* Begin *

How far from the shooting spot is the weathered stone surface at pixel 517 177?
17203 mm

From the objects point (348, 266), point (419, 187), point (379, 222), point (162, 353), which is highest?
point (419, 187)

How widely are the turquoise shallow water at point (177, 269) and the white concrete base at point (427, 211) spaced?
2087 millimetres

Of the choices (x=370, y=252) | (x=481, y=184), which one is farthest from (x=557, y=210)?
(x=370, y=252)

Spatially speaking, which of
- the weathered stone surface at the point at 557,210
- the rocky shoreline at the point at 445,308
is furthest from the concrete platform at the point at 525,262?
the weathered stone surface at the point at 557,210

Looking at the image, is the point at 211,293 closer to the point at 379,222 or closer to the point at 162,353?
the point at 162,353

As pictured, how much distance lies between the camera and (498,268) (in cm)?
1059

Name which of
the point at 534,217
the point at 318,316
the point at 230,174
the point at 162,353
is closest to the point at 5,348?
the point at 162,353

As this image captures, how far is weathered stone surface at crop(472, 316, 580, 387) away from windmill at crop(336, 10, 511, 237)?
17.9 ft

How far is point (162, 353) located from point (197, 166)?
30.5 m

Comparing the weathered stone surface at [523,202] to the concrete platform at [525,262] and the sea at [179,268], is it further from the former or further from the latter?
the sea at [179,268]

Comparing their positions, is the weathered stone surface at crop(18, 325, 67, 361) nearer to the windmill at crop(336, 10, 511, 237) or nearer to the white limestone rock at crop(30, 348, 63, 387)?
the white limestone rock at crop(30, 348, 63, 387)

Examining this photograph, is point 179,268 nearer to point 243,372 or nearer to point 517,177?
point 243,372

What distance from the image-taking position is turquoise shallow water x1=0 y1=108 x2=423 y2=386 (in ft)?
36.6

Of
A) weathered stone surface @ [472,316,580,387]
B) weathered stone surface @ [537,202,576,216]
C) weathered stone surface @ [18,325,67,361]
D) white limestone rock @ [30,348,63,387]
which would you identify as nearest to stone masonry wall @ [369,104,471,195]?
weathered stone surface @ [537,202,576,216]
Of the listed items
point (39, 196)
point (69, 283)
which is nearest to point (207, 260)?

* End *

Quote, without alteration, the final stretch of the entries: the line with "Comparing the weathered" onward to the last line.

• **ANSWER TO THE PROBLEM**:
Comparing the weathered stone surface at [523,202] to the concrete platform at [525,262] and the sea at [179,268], is it further from the former or further from the latter?
the sea at [179,268]

Comparing their positions, is the weathered stone surface at crop(18, 325, 67, 361) nearer to the windmill at crop(336, 10, 511, 237) or nearer to the white limestone rock at crop(30, 348, 63, 387)?
the white limestone rock at crop(30, 348, 63, 387)

Examining this photograph, is point 179,268 nearer to point 243,372 or nearer to point 517,177?
point 243,372

What distance from the image-taking position is turquoise shallow water x1=0 y1=108 x2=423 y2=386 (in ft)?
36.6

Of
A) weathered stone surface @ [472,316,580,387]
B) weathered stone surface @ [537,202,576,216]
C) weathered stone surface @ [18,325,67,361]
D) white limestone rock @ [30,348,63,387]
which would you identify as nearest to stone masonry wall @ [369,104,471,195]?
weathered stone surface @ [537,202,576,216]
Of the listed items
point (39, 196)
point (69, 283)
which is nearest to point (207, 260)?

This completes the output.